そして熱いと思うと同時に――気持ちいいとも思えてしまう。

快感が走る。疾走を幾度となく、飽くことなく繰り返す。

これが……キス。……皮肉だな。ファーストキスを死神に奪われるなんて。

というか……俺は何故こいつにキスされてるんだ……?

そんな呑気なことを考えている最中、突如、自身の身体に異変が発生した。

「っ……!!!」

アウラの熱が、自分の身体の中に流れ込んでくるのを感じた。それも並はずれて強く。ただ、強く。

しかし、そこに苦痛もなければ快楽もない。

ただ、受け入れるのが当たり前のように俺の体内に、アウラが流れ込んでいく。

……その異変が止まると同時に、アウラはようやく、俺の唇から自身の唇を離した。

「っ……ふぅ。……くす、どうだった?私とのキス」

アウラの顔面が間近にある。キスをした直後なのだから当たり前だ。

さっきまで自分が触れていた、唾液で少し濡れた艶っぽいアウラの唇が眼球に飛び込んできた。

俺は照れ臭さからアウラから顔を逸らしながら、

「……ノーコメント」

とだけ、やはりぶっきらぼうに答えた。……まさか気持ちよかったなんて言えるわけないしな……。

いや、まぁ気持ちよかったのは確かだけれども!

「ふふっ、可愛い」

何が可愛いだ畜生……。あぁ、不覚。神菜崎圭介、一生の不覚だよ。Oh。

「つか、今のにどんな意味があったんだよ!!?」

「だから言ったじゃない、契約って。それはまた後で説明するから、ほら、ついてきなさい」

その言葉と共に、アウラは自分の真横に、自身の左手をかざす。

……すると、まるで巨大な槍で穿ったかのような黒い穴が出現した。

一瞬ありえない光景を目の前で展開されたため、足が竦んでしまったが、勇気を持ち、中をチラッと盗み見てみる……するとそこには……何も無かった。いや、正確には……『黒』しかなかった。

ただ暗黒が広がるのみ……それだけだ。

「さ、行きましょう。私の世界へ」

「……死神界……ってやつか」

「えぇ。行きましょう」

アウラの手が、眼前に差し出される。……もし、この手を握ってしまえば……俺はもう、戻れない。

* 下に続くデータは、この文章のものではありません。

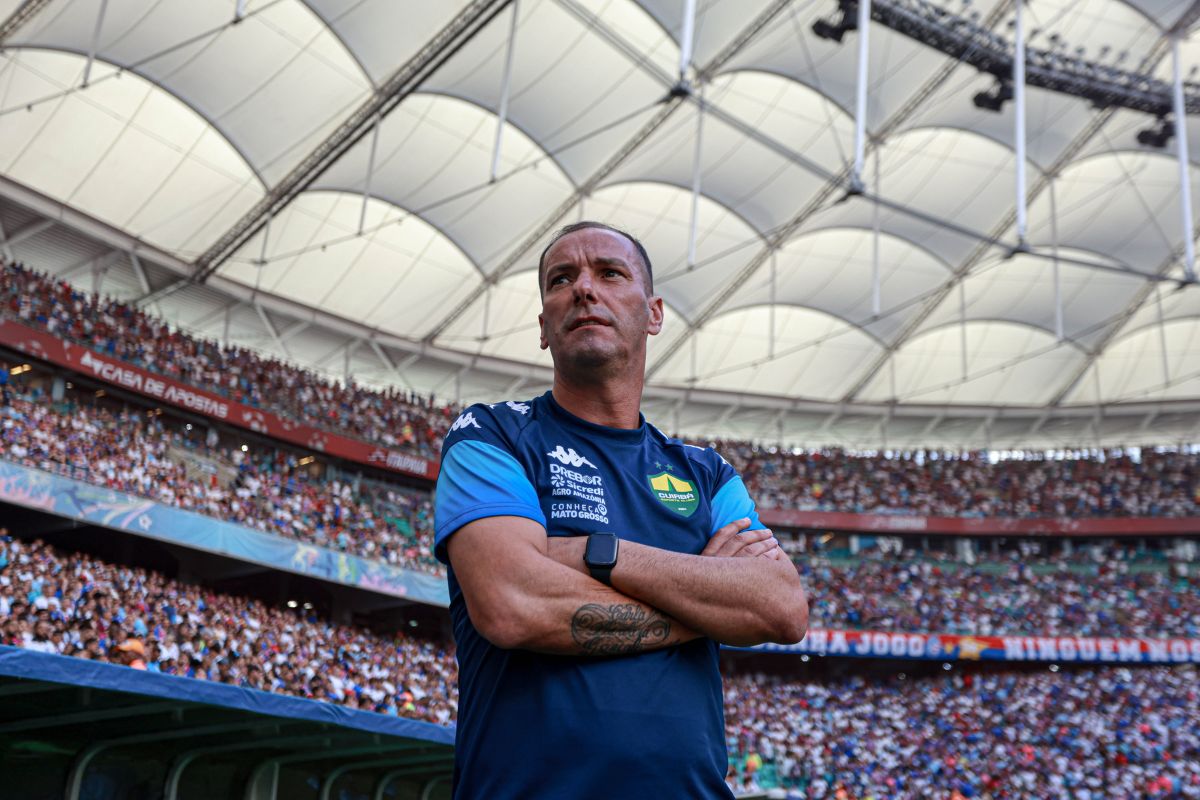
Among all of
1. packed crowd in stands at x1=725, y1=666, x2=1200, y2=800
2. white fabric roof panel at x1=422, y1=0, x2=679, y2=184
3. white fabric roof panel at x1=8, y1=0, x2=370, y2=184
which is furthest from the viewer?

あの陽だまりの中に。あの日常に。もしかしたら……もう未来へと進めなくなってしまうかもしれない。

何せ俺はこれから……死神界へと向うのだ。

俺に何をさせるのかは判らないが……死んでしまうかもしれない。現在(イマ)を失ってしまうかもしれない。

正直……怖い。命を差し出すのを今更惜しみはしないが……やはり、現在(イマ)を失うのは怖い。

だけど、だけど……あぁ、だけど……!


俺は真矢を守りたい。だから、だからこそ――――


「あぁ。行こう」


俺はそう頷いて、アウラと共に、死神界へと飛び込んで行った。